People are losing health insurance to pandemic job cuts. It’s been estimated 257,000 people in North Carolina alone lost their health insurance. This is according to estimates released Monday in the North Carolina Medical Journal. It’s a publication of the NC Institute of Medicine and The Duke Endowment.
People Were Already Uninsured in North Carolina in 2019
This is on top of the more than 1.1 million people who were already uninsured in North Carolina in 2019. Last year, 11.4% of the state’s population was uninsured. It was one of the highest rates in the country. It’s above the nationwide average of 9.2%.
There has been a 3% increase in the uninsured rate statewide. This has occurred during the pandemic in the uninsured rate throughout the state. The analysis is based on both historical trends in the relationship between uninsurance and unemployment in North Carolina. This analysis is by Mark Holmes at UNC Gillings School of Global Public Health. Also based on a national June survey on the loss of employment and insurance.
The Instability of Health Insurance
Therefore, the Commonwealth survey says respondents said they or a partner had coverage through a job affected by COVID-19. They also reported that at least one of them is now uninsured.
Moreover, doctors serving uninsured people in the Triangle say they are seeing the strain firsthand.
“We have seen a change in people being laid off from jobs.
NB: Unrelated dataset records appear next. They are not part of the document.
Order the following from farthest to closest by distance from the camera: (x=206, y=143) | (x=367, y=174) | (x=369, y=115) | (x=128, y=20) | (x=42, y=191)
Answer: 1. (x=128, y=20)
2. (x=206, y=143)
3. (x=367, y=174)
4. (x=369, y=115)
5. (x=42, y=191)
They don’t know if they’re going to go back to a job. There is some uncertainty for some patients who are working yet not working enough to qualify for health insurance. This is with regard to getting even the most basic medications. Elizabeth Campbell, medical director of Urban Ministries, has said. There private facility offers low-cost services to uninsured and low-income Wake County residents.
People reluctant to get healthcare because of the Presence of COVID-19
People were most skeptical to seek care because they were concerned about COVID-19 exposure. This took place in the first few months of the pandemic. Campbell spoke to The News & Observer in a phone number. At this time, the clinic is seeing a rush of new patients. They seek treatment at her clinic. Many of them are newly uninsured.